In a series of tweets, activist Shaun King blasted the CBC for what he called its "infuriating" attacks on progressives. In Bush's case, said King, the CBC is being particularly dishonest.

"Cori Bush is a brilliant black woman challenging an establishment Democrat member of the CBC," said King. "If she wins, the CBC doesn't lose numbers. And they know that."

Other observers chimed in as well. In an essay on the dispute, Paste politics editor Shane Ryan said that the real issue at hand appears to be the ideology of both the incumbents and their challengers. 

"Clearly, this is a 'narrative' manufactured from thin air by a group of lawmakers who refuse to endorse progressive legislation and don't want to be held accountable," wrote Ryan.
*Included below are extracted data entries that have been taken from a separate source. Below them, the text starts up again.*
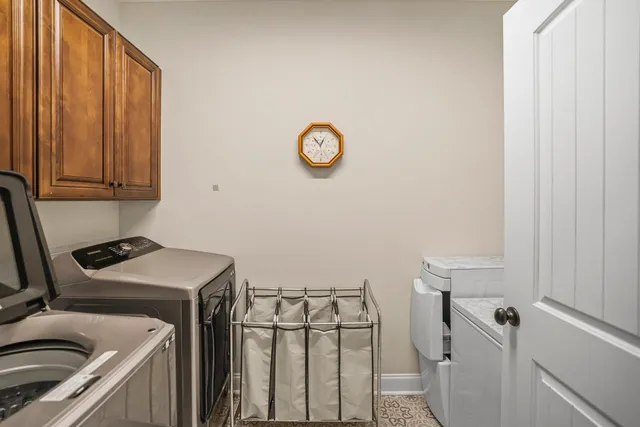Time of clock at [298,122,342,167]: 12:53
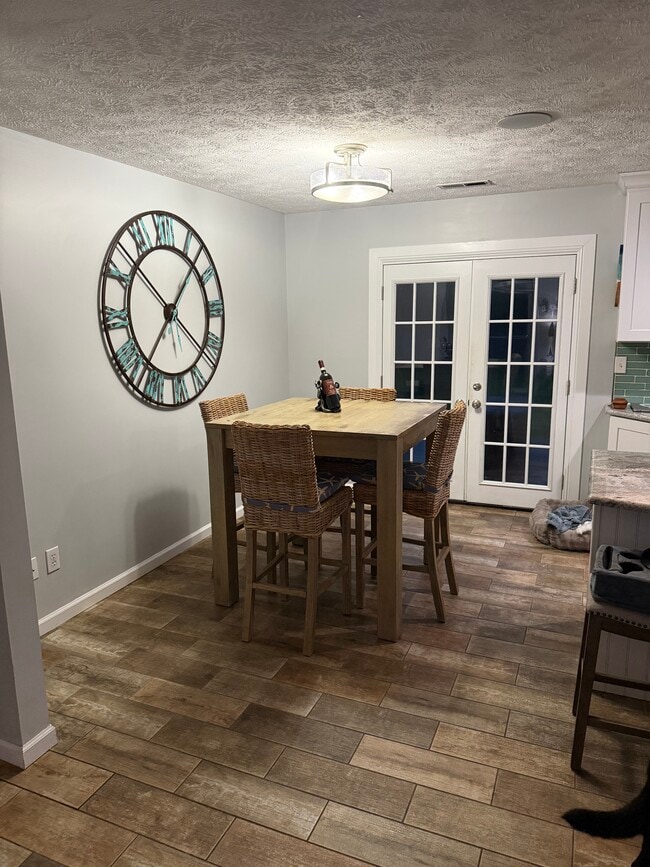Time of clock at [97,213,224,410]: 1:36
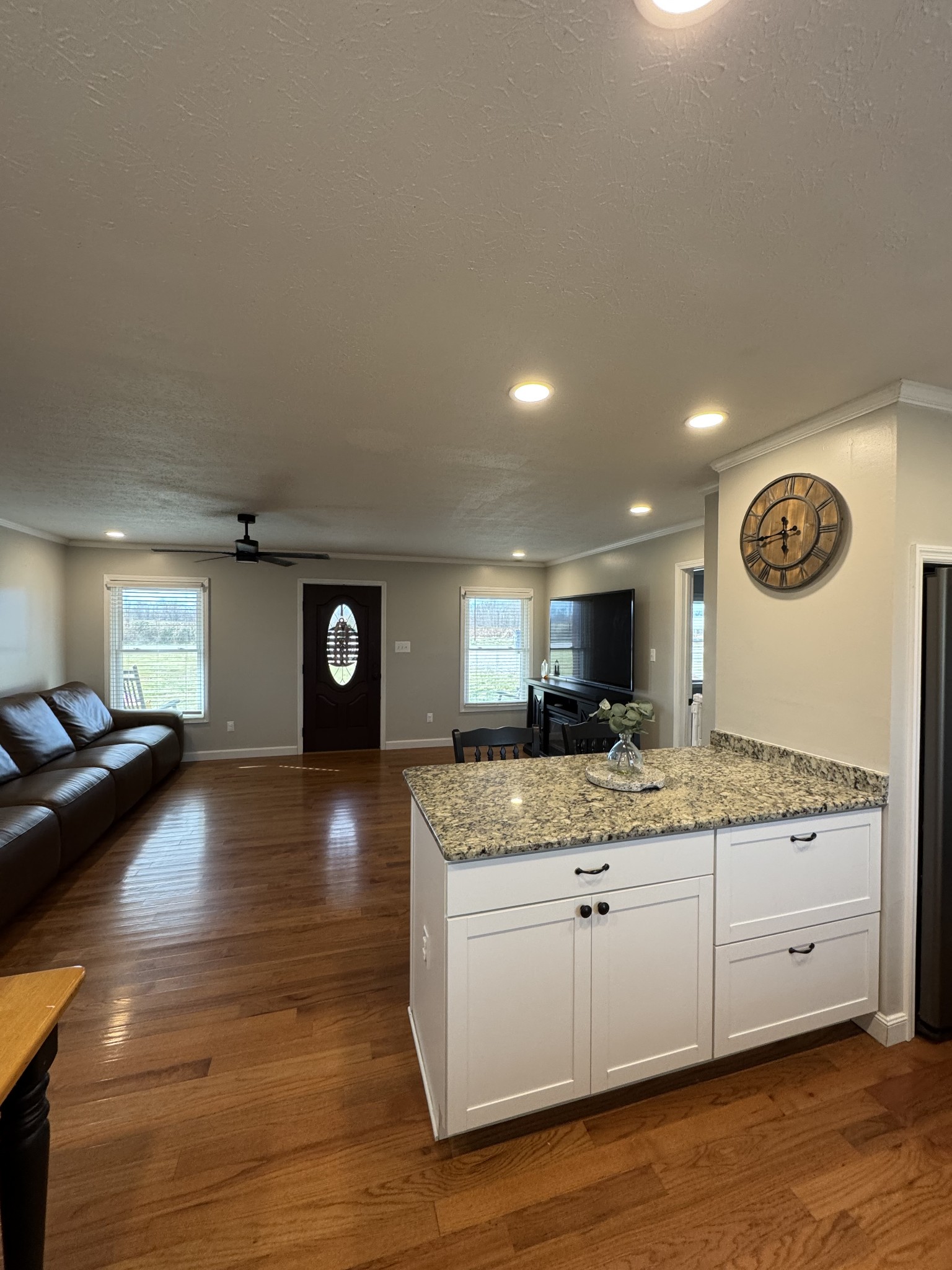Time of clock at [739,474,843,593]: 5:43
Rojas recalled that a member of the caucus, Rep. Bobby Rush (D-Ill.), was himself challenged in a primary years ago by a young politician who would go onto bigger and better things. 

"Barack Obama first ran for Congress in a primary challenge to Rep. Bobby Rush, a CBC member," Rojas said. "This is a democracy and voters deserve choices."

Astead Herndon, political reporter for The New York Times, noted that the CBC hasn't always endorsed black candidates over white ones, referring to the decision by the caucus last year to support incumbent then-Rep. Mike Capuano (D-Mass.) over his primary challenger and eventual winner, now-Rep. Ayanna Pressley (D-Mass.). 

"I'm old enough to remember when the CBC backed a white incumbent (Capuano) over a black challenger (Pressley)," tweeted Herndon. 

In his thread, activist King said that while "the Congressional Black Caucus picked this fight, not us," progressives are ready to fight back. 

"And you will lose," said King. "Be better."